Hugging his knees tighter, Angel shut his eyes. "But the best part... the part I always think about..."
He took a deep breath.
"We were goin' ta sleep and... fuck, it's so dumb, but he leaned in and kissed me on the forehead. Not fa any reason or nothin', just... because. He was smilin', and it was... nice. And sometimes he's still nice, ya know. Looks after me in some kinda way. But... he's never done that again. The kiss, I mean."
The sigh that escapes the spider is almost a laugh, a mockery of his own sordid circumstances, his irrational attachment to such a trivial gesture. "Always find myself thinkin' about it," he smiled grimly. "About why he did it. Why he never did it again. Hah, maybe it don't mean nothing. That'd hurt the most."
"I don't, though. Love him," Angel heaved the words out of him as though they had been weighing him down for decades. Perhaps they had. "I thought I did. Still think I mighta, once. Maybe. Before he... before this." He gestured vaguely to himself, to the pitiful scenario he and Vox had found themselves ensnared in.
"I dunno what it's supposed ta feel like." This admission had his voice down to a whisper, cracked and splintered as the face of the man sat beside him.
Finally, he braved the task of actually looking up at the Media Demon, returning his own question.
"What's your favourite memory of him?"
Usually, Vox's powers were something Angel could very well avoid, should he need to. Living with the Vees, he had learned what to look out for, what small mannerisms or sharp remarks might indicate that the Overlord was on the verge of invoking his mind control abilities. It wasn't something he commonly used on Angel - Vox barely paid him enough mind to warrant using such a tactic on him, but under specific circumstances, he had been known to use his influence.
Angel knew when to look away, to shut his eyes so as to not get caught in the thrall of his televisual hypnosis. He knew the signs to look out for. But now? The media demon's surge of anger had caught him entirely off guard, as did the split second of limp, mind-numbing catatonia that captured him. It was only for a moment that he was held in that listless, submissive prison, before he experienced a rude awakening in the form of a sob.
He lurched back into full conciousness with dizzying force. Did Vox just... was he crying? He had to still be in the trance. There was no way he was seriously watching the esteemed Media Overlord, leader of the Vees-
Vox choked and gasped, face in his hands.
All Angel could do was watch.
Vox's words held no power, not a fraction of his usual command. He was by no means the tallest demon in Hell, positively dwarfed by Valentino's looming stature, and even the lowly porn star himself stood a head and shoulders above him. But his presence was all encompassing, the omnipotent force of media manipulation - he lived in every screen, every electrical current that pulsed through the Pentagram, every placid, passive admission of trust that he pulled from his captive audience.

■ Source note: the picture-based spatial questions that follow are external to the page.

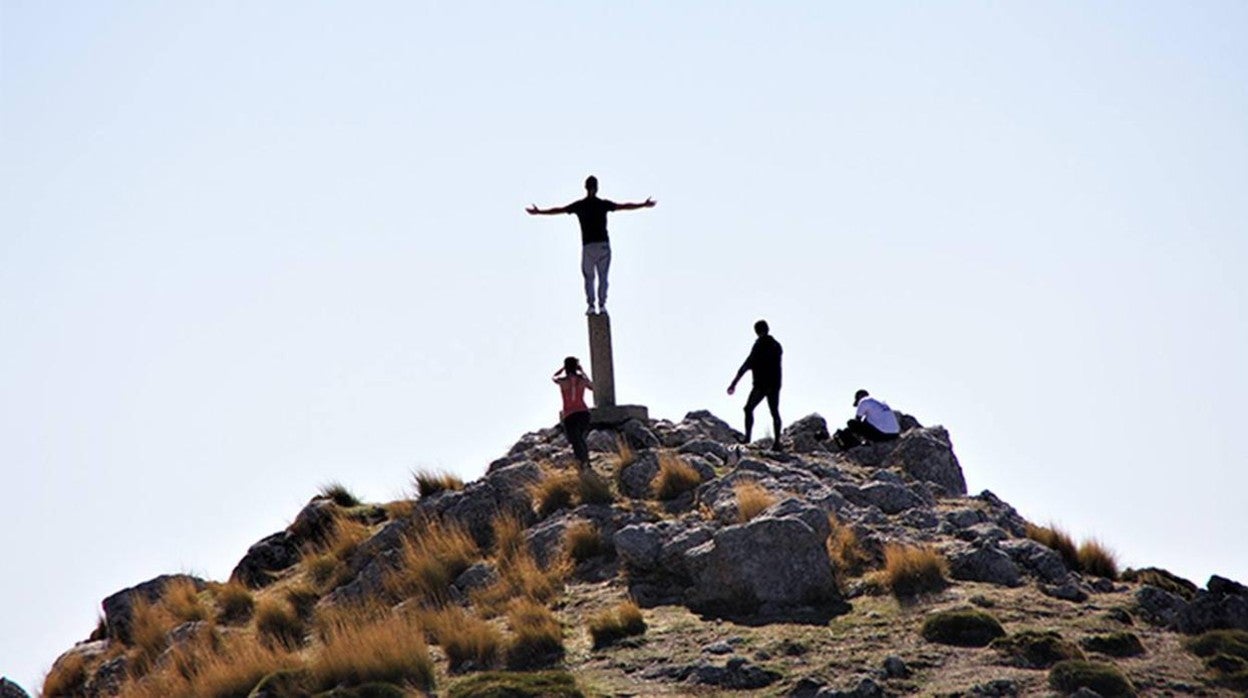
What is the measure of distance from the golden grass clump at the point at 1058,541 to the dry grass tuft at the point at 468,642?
27.6 feet

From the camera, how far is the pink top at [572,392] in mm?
34625

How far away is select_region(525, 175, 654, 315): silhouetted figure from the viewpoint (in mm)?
36156

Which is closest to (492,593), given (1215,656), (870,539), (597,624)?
(597,624)

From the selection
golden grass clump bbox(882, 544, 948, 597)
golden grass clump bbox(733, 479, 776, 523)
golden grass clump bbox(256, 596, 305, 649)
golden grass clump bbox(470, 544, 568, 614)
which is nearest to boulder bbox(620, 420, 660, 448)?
golden grass clump bbox(733, 479, 776, 523)

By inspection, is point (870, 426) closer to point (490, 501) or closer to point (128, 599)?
point (490, 501)

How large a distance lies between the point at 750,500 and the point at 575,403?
3.88 metres

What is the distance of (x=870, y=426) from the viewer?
37.9 meters

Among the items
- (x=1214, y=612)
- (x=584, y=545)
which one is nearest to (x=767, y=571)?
(x=584, y=545)

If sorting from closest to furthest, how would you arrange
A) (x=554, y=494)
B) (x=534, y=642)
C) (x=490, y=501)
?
(x=534, y=642) → (x=554, y=494) → (x=490, y=501)

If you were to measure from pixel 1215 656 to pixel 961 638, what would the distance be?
9.85ft

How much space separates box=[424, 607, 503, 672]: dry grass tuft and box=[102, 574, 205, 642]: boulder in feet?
23.6

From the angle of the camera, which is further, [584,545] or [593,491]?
[593,491]

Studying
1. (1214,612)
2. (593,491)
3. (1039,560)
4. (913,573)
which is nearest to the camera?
(1214,612)

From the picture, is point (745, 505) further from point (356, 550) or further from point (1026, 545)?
point (356, 550)
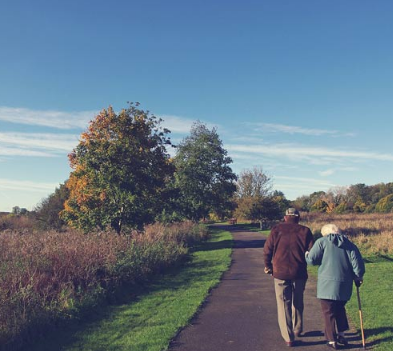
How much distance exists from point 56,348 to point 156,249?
7866 mm

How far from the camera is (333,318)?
5773 millimetres

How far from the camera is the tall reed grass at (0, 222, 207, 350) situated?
6746mm

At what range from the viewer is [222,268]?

Yet, here, in this moment, hunched in on himself on the floor of his Penthouse, breath crackling with static and rasping sobs, tears throwing threads of light to the lines of damage that laced his screen...
The Overlord had never looked so small.
Every lingering hint of satisfaction that still toyed with Angel was zapped from existence. This was nothing like justice. This wasn't what he wanted, what he expected. This was... This was...
This was him.
Vox never cries. Valentino's disdainful taunt echoed through his mind, a remark often thrown at Angel when his emotions ran riot after one of Val's outbursts.
Vox can take it. Vox doesn't act like a bitch. Vox doesn't whine or beg or pull any of this pathetic bullshit. Vox never cries.
A stark contradiction to the sight Angel was witnessing.
He felt himself shrink in shame as the matter of the shirt came up. Fuck, Angel felt low. Scummy and rotten, the sleazy homewrecker that took so much pride in every crumb of approval that the man they shared tossed his way, that delighted in the sporadic occurances in which Val would choose him. Where Vox would be tossed to the side like yesterday's news. Like one of Val's broken toys.
Like Angel.
The spider took a deep breath, staring directly forward. It was bad enough he was feeling sympathy for the Overlord without having to look at his cracked, crying screen. Why couldn't he just hate him? Why couldn't it be that simple?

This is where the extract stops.